Example: Metadata notification configuration with two rules

In this example, object metadata for objects that match the prefix /images is sent to one destination, while object metadata for objects that match the prefix /videos is sent to a second destination.

<MetadataNotificationConfiguration>
    <Rule>
        <ID>Images-rule</ID>
        <Status>Enabled</Status>
        <Prefix>/images</Prefix>
        <Destination>
           <Urn>arn:aws:es:us-east-1:3333333:domain/es-domain/graphics/imagetype</Urn>
        </Destination>
    </Rule>
    <Rule>
        <ID>Videos-rule</ID>
        <Status>Enabled</Status>
        <Prefix>/videos</Prefix>
        <Destination>
           <Urn>arn:aws:es:us-west-1:22222222:domain/es-domain/graphics/videotype</Urn>
        </Destination>
    </Rule>
</MetadataNotificationConfiguration>

Metadata notification format

When you enable the search integration service for a bucket, a JSON document is generated and sent to the destination endpoint each time object metadata or tags are added, updated, or deleted.

This example shows an example of the JSON that could be generated when an object with the key SGWS/Tagging.txt is created in a bucket named test. The test bucket is not versioned, so the versionId tag is empty.

{
  "bucket": "test",
  "key": "SGWS/Tagging.txt",
  "versionId": "",
  "accountId": "86928401983529626822",
  "size": 38,
  "md5": "3d6c7634a85436eee06d43415012855",
  "region":"us-east-1",
  "metadata": {
    "age": "25"
  },
  "tags": {
    "color": "yellow"
  }
}

Fields included in the JSON document

The document name includes the bucket name, object name, and version ID if present.

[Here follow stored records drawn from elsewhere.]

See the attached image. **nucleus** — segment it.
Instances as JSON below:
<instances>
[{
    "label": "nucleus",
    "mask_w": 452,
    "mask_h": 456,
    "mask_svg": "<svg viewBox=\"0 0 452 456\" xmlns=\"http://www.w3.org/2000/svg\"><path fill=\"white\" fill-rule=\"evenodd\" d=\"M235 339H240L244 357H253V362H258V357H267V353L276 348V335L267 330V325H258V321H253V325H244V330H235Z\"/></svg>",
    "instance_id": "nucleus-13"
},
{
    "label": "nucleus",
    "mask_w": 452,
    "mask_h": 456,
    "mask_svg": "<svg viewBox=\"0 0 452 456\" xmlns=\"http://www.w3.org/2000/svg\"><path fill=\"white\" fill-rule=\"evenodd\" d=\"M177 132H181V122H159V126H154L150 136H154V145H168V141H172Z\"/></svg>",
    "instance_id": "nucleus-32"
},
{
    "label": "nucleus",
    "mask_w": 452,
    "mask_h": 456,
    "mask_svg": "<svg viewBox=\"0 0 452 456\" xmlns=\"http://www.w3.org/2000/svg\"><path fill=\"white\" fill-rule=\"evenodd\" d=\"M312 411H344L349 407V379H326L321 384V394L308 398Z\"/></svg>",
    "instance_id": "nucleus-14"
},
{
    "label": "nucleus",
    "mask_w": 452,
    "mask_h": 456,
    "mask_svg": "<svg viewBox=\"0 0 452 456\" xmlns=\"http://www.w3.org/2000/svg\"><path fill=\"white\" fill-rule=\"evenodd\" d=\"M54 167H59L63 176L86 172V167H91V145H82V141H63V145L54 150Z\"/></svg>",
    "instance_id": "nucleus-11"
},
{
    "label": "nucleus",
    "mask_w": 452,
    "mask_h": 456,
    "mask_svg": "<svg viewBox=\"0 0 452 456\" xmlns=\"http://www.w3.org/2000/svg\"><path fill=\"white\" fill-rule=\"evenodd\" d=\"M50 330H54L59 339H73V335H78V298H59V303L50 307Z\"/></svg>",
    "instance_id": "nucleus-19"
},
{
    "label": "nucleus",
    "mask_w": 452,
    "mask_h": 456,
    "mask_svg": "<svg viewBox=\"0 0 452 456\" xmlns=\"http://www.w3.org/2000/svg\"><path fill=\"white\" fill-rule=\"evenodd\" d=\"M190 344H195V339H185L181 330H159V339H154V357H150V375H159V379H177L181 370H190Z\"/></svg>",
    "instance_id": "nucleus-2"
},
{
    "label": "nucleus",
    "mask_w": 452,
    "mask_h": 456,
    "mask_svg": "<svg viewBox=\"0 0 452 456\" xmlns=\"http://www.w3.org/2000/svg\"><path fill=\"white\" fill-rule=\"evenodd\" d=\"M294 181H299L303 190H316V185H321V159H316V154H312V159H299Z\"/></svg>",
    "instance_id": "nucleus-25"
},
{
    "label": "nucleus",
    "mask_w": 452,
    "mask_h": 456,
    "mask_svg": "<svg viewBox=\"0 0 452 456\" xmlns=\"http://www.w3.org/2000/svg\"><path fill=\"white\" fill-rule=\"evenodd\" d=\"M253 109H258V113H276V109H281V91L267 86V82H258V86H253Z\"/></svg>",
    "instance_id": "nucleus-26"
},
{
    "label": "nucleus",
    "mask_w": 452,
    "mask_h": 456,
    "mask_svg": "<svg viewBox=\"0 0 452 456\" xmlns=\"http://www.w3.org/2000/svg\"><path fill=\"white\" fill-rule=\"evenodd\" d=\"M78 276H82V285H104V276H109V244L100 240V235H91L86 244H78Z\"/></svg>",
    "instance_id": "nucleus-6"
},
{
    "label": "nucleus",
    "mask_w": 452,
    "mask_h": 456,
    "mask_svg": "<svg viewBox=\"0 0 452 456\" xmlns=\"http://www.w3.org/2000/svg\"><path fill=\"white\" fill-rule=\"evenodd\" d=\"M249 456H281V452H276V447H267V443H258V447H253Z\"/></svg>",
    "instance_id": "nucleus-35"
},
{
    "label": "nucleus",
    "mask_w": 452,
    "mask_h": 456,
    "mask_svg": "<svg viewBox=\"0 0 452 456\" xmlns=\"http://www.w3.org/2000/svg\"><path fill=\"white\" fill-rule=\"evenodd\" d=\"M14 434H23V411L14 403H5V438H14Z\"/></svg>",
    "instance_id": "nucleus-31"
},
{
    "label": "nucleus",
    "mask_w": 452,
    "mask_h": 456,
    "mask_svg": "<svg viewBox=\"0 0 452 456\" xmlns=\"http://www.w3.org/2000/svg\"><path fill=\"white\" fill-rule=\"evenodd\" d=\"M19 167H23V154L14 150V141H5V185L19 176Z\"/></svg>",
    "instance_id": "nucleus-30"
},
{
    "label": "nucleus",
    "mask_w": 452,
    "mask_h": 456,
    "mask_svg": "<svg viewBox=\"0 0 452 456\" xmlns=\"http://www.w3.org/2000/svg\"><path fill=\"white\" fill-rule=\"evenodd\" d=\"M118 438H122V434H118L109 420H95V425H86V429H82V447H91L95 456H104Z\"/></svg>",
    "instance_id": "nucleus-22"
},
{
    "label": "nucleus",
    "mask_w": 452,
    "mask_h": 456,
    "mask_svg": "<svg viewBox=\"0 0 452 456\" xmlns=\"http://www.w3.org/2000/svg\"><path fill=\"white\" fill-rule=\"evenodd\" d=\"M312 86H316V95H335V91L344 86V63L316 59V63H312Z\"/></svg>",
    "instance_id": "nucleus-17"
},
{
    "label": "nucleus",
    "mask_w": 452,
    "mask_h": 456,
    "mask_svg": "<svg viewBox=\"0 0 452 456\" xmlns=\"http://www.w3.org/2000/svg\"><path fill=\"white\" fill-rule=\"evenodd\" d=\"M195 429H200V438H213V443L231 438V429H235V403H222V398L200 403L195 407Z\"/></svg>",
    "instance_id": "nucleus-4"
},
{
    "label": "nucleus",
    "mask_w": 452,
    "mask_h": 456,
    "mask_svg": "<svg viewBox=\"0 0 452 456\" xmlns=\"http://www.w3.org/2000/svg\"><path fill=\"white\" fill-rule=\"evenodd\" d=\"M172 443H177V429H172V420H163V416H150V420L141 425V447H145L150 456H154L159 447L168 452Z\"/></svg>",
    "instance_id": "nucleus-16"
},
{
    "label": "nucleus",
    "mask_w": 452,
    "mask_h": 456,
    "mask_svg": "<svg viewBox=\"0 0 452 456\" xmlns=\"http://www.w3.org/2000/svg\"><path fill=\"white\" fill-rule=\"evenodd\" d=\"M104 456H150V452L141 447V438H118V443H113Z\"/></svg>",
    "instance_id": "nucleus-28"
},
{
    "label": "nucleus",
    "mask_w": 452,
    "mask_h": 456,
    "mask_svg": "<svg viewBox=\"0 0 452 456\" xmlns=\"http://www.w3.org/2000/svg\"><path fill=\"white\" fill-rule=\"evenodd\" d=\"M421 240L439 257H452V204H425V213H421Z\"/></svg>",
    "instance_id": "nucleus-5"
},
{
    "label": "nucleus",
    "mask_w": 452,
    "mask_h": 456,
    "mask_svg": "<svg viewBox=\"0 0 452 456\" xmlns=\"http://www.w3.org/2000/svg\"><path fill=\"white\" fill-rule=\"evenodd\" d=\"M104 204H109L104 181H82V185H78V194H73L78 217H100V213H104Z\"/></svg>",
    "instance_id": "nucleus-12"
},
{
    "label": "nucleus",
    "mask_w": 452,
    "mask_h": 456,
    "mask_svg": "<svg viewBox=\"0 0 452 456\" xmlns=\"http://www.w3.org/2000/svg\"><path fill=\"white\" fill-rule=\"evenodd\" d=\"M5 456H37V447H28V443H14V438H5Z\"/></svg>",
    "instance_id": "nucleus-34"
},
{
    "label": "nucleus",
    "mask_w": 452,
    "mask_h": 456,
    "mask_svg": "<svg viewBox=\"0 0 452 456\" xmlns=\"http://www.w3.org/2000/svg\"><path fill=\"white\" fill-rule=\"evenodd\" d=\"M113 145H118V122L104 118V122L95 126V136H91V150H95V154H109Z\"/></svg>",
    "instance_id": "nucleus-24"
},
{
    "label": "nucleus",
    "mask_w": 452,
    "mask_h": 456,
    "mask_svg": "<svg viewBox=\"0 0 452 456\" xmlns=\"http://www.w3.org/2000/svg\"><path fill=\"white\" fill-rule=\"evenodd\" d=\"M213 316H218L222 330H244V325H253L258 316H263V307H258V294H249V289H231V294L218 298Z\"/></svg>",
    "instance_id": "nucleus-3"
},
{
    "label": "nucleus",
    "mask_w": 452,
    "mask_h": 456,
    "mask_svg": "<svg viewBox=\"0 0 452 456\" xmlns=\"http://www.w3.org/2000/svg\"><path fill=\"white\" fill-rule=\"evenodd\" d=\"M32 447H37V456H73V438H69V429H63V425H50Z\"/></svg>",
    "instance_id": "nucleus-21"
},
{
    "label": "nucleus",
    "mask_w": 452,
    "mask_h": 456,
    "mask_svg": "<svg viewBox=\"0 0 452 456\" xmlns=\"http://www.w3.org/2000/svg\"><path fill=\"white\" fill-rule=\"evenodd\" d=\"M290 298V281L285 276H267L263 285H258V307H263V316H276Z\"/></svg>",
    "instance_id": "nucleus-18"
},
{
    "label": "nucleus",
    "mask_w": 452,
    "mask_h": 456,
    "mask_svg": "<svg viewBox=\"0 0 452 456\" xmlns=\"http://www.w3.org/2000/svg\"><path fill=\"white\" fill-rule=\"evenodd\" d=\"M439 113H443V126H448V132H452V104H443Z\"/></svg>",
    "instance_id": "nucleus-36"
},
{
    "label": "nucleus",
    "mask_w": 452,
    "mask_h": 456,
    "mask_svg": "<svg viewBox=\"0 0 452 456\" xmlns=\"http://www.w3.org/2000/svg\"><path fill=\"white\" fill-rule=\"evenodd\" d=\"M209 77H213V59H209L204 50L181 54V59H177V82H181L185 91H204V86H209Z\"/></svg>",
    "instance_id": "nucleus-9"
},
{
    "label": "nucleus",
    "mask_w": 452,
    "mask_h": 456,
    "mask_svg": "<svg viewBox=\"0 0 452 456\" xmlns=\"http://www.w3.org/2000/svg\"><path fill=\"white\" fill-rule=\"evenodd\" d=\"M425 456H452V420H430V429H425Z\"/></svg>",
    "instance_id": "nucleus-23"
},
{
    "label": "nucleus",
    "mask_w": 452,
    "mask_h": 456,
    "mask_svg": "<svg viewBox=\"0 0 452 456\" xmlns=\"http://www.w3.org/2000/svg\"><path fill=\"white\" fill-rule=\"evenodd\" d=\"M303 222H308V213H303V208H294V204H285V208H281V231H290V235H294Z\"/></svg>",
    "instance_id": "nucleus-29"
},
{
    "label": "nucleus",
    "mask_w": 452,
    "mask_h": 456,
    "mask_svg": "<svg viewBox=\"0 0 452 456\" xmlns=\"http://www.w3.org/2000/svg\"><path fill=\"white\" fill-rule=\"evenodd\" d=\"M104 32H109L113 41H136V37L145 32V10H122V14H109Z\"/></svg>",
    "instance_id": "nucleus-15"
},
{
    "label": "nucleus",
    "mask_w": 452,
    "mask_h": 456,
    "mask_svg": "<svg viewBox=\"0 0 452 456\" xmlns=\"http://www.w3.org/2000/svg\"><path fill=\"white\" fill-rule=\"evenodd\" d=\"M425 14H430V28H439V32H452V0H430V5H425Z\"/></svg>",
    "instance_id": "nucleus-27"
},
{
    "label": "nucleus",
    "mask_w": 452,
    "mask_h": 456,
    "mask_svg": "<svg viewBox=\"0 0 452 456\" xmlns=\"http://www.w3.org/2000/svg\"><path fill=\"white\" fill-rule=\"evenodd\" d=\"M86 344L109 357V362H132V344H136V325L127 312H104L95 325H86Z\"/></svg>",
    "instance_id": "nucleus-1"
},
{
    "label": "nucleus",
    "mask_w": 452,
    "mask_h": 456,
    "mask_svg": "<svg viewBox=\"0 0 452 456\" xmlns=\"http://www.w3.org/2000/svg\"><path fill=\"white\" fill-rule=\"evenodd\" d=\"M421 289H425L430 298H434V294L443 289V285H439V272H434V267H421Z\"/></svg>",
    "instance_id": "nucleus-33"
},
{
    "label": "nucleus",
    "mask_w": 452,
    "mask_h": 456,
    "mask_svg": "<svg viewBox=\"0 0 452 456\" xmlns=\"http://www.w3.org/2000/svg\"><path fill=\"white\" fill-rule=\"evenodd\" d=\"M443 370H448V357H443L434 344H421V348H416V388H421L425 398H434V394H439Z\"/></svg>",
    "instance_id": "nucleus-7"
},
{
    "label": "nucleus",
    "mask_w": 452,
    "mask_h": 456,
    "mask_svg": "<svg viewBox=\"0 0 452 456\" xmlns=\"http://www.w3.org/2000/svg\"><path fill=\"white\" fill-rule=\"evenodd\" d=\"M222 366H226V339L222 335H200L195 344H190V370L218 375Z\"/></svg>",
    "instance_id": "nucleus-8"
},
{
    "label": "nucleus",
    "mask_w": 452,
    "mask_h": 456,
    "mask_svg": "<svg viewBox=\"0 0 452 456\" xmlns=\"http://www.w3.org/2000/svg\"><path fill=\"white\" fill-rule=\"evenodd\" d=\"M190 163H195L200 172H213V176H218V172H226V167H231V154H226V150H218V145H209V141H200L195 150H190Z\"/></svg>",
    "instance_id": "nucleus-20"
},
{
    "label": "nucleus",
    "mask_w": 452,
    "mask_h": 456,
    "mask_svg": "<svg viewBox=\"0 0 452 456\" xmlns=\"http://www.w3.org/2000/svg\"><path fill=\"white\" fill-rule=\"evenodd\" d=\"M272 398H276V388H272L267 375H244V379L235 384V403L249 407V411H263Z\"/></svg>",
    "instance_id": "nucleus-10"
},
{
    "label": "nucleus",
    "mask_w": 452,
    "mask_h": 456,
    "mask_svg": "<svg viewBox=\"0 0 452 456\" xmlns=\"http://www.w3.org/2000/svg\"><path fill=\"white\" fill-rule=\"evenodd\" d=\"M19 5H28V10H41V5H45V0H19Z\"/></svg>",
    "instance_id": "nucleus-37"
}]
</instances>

Bucket and object information

bucket: Name of the bucket

key: Object key name

versionID: Object version, for objects in versioned buckets

region: Bucket region, for example us-east-1

System metadata

size: Object size (in bytes) as visible to an HTTP client

md5: Object hash

User metadata

metadata: All user metadata for the object, as key-value pairs

key:value

Tags

tags: All object tags defined for the object, as key-value pairs

key:value

How to view results in Elasticsearch

For tags and user metadata, StorageGRID passes dates and numbers to Elasticsearch as strings or as S3 event notifications. To configure Elasticsearch to interpret these strings as dates or numbers, follow the Elasticsearch instructions for dynamic field mapping and for mapping date formats. Enable the dynamic field mappings on the index before you configure the search integration service. After a document is indexed, you can't edit the document's field types in the index.